Panel Paper: Discrimination without Discriminants: Racial Logics in Tenant Screening

Friday, November 8, 2019
I.M Pei Tower: Majestic Level, Savoy (Sheraton Denver Downtown)

*Names in bold indicate Presenter

Eva Rosen, Georgetown University, Philip M.E. Garboden, University of Hawaii, Manoa and Jennifer Cossyleon, Johns Hopkins University


A fundamental assumption of racial discrimination research is that gatekeepers are confronted with an applicant pool that is racially heterogeneous. The reality of urban housing markets, however, is that historical patterns of residential segregation intersect with other structural barriers to drive not only selection into housing but also selection into the applicant pool. We ask: In a housing market segmented by race, what role do race and racism play in shaping tenant screening processes? How does race intersect with other stigmatizing factors such as voucher status, eviction history, and gender?

This paper uses 160 interviews with landlords in Baltimore, Cleveland, Dallas, and Washington, DC, to examine how racial logics shape the tenant screening process in the affordable housing market. In all four areas, voucher holders are over 85 percent African American. We show how landlords navigate this process, given their market position, and their ideas about who makes a “good” tenant. When landlords choose tenants, they can use observable traits based on credit checks, criminal background checks, and residential history checks to select for traits that are unobservable, such as the tendency to pay rent reliably and not cause problems. However, in the affordable housing market, potential tenants tend to fail on some or all of these official tests. Landlords then turn to discriminate illegally between traits that are protected classes, such as race, gender, and family size, tapping into various prejudices.

We find that larger landlords rely on screening algorithms that calculate a prospective tenant’s “score,” based on official checks. In the voucher submarket however, a voucher can outweigh a low credit score or a history of eviction, especially if the tenant’s rental portion is low. Landlords rely on these formalized screening techniques in hopes of weeding out the “professional tenant.” In contrast, smaller landlords often make decisions based on informal screening mechanisms such as “gut feelings,” home visits, and “smell” tests in order to weed out “problem” tenants.

We uncover a process whereby landlords racialize their tenants — even within a predominantly black tenant pool — in ways that limit residential options for low-income, minority, and subsidized tenants. Landlords recounted common narratives of the black underclass and the so-called culture of poverty. Their distinction between a “good” and a “bad” minority tenant is based on the degree to which that tenant conforms to (or resists) modes of behavior that align with these insidious cultural narratives. We find that landlords are prompted to put aside certain racial prejudices when they have the right financial incentives, but only when the tenant also conforms to these racialized expectations.

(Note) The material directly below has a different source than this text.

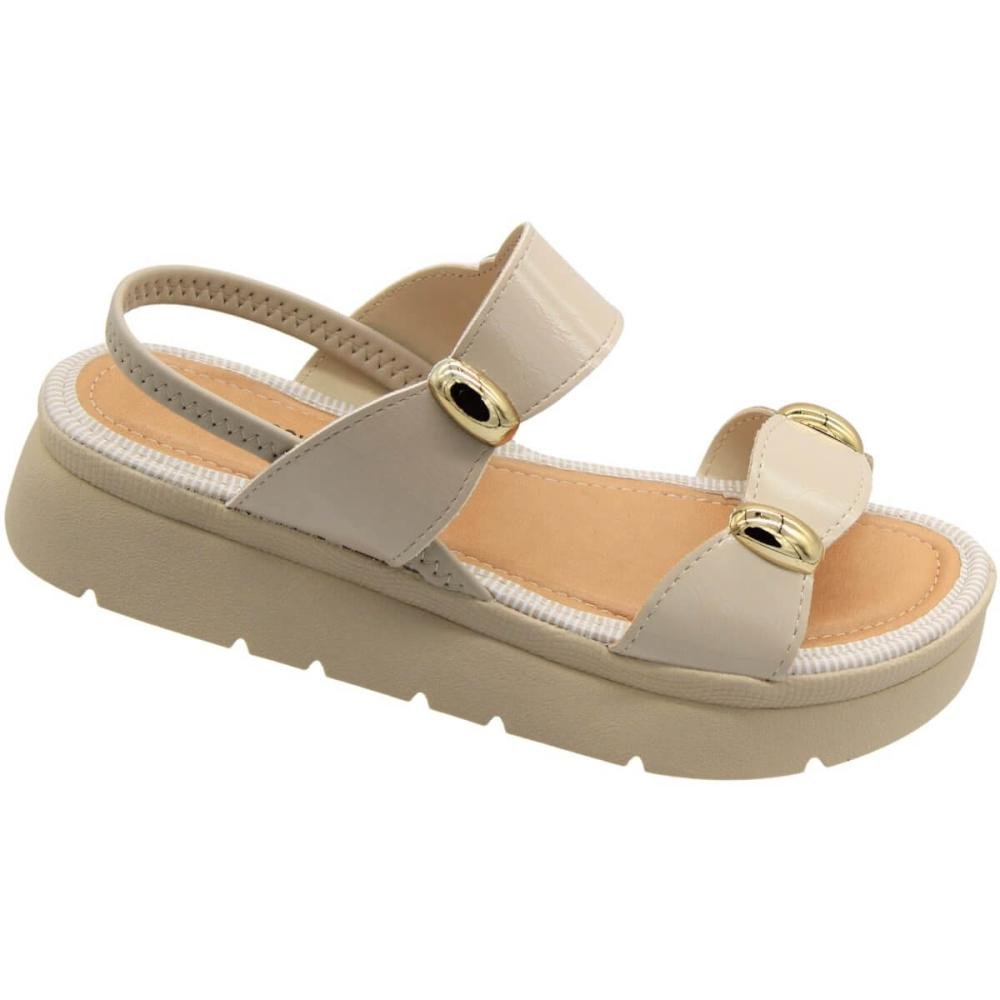 Sandália Plataforma Mississipi Tira Grossa Adornada Feminina Branco 3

These findings present substantial challenges for fair housing enforcement. While it is hard for policy to address racial discrimination explicitly, there are a number of policies that could be targeted to encourage landlords to rent to minority voucher holders. We examine the strength and limitations of Source of Income Protection laws, Small Area FMR, “Ban the box” legislation regulating criminal background checks, landlord outreach, and “damage insurance” programs.